Organisation and specialisation of cells Flashcards Preview

Chapter 6 Cell Division > Organisation and specialisation of cells > Flashcards

Flashcards in Organisation and specialisation of cells Deck (19):

What are differentiated cells?

-Cells are specialised to carry out a specific function.


What is the organisation of a multicellular organism?

-Specialised cells.
-Organ system.
-Whole organism.


How are erythrocytes specialised?

-Red blood cells have flattened biconcave shape which increases SA:V, essential for transporting blood.
-No nuclei or organelles so increased space for haemoglobin.
-Flexible so can squeeze through narrow capillaries.


How are neutrophils specialised?

-White blood cells have multi-lobed nucleus which makes it easier to squeeze through small gaps to get to infection site.
-Granular cytoplasm contains lysosomes that contain enzyme to attack pathogens.


How are sperm cells specialised?

-Have tail or flagellum to help with movement.
-Contain mitochondria to supply energy to swim.
-Acrosome on head contain digestive enzymes to digest ovum.


How are palisade cells specialised?

-Chloroplasts for photosynthesis.
-Rectangular shaped so can be closely packed together.
-Thin cell walls which increase rate of CO2 diffusion.
-Large permanent vacuole to maintain turgor pressure


How are root hair cells specialised?

-Long extensions which increase SA which maximises uptake of water and minerals from soil.

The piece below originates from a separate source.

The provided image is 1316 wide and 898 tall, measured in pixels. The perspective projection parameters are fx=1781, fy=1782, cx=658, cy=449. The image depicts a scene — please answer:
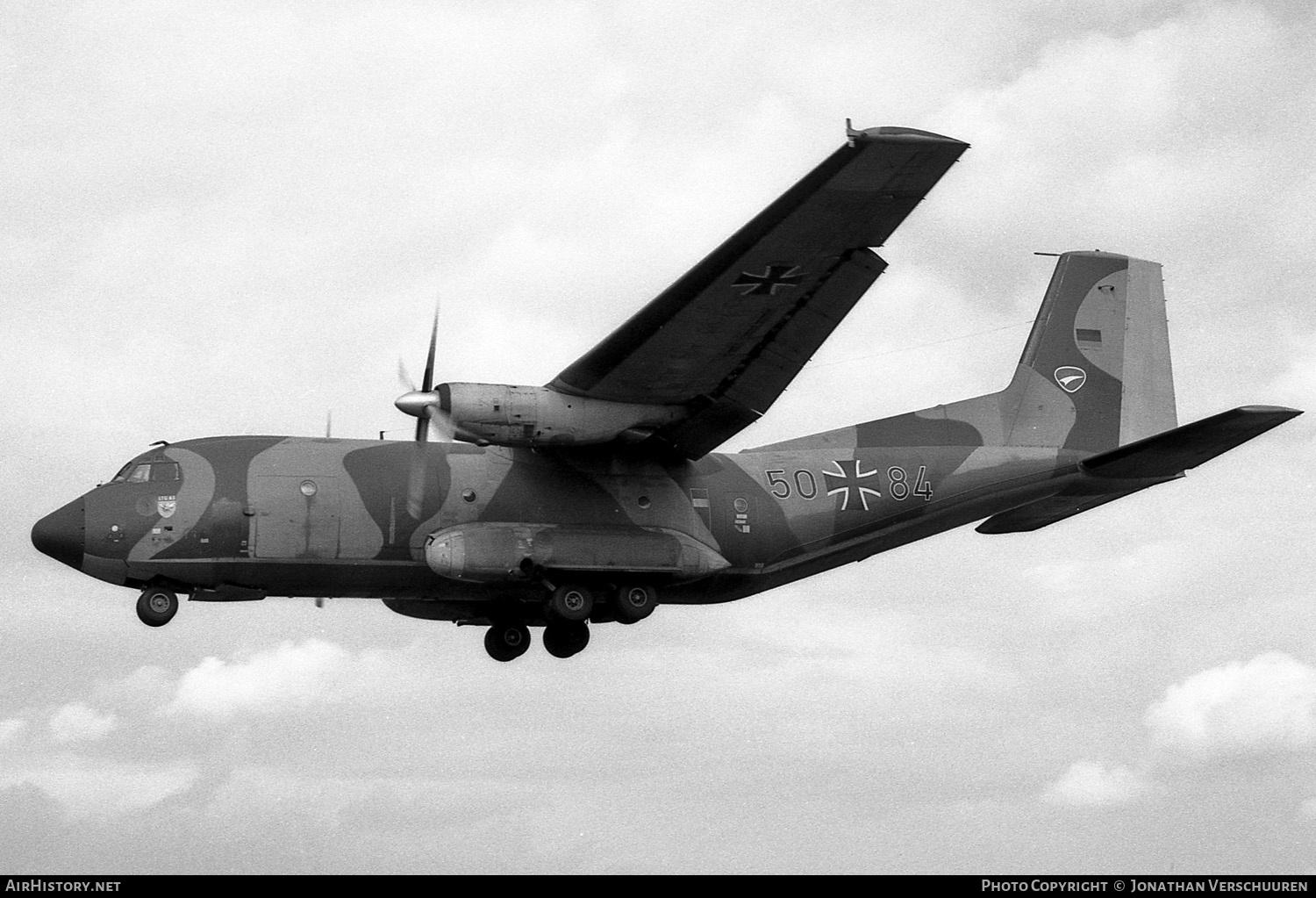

How are guard cells specialised?

-Become less swollen when lose water so they close to prevent water loss.
-Cell wall is thicker on one side so doesn't change shape symmetrically when loses volume.


What is a tissue?

-Collection of differentiated cells.


What are the types of tissues?

-Nervous tissue; transmission of electrical impulses.
-Epithelial tissue; cover body surfaces.
-Muscle tissue; contract.
-Connective tissue; gold tissues together.
-Epidermis tissue; cover plant surfaces.
-Vascular tissue; transport water and nutrients.


How is squamous epithelium specialised?

-Very thin due to flat cells and only one cell thick.
-Rapid diffusion across a surface.


How is ciliated epithelium specialised?

-Cilia move in rhythmic manner.
-Goblet cells also present which release mucus, and cilia sweep away mucus.


How is cartilage specialised?

-Found in ear, nose, between bones.
-Prevents ends of bones from rubbing due to containing fibres of elastin and collagen.


How is muscle specialised?

-Skeletal muscle fibres contain myofibrils which contain contractile proteins.


How is the epidermis specialised?

-Single layer of closely packed cells.
-Covered by waxy cuticle to reduce water loss.
-Stomata present to let oxygen and carbon dioxide in and out.


How is the xylem tissue specialised?

-Transport of water and minerals
-Composed of elongated dead cells which are strengthened by lignin which provide structural support for plants.


How is the phloem tissue specialised?

-Transport of nutrients.
-Composed of sieve tube cells and separated by sieve plates.


What is an organ?

-Collection of tissues.
-E.g. heart or leaf.


What is an organ system?

-Composed of many organs working together to carry out a function.
-Digestive system and cardiovascular system.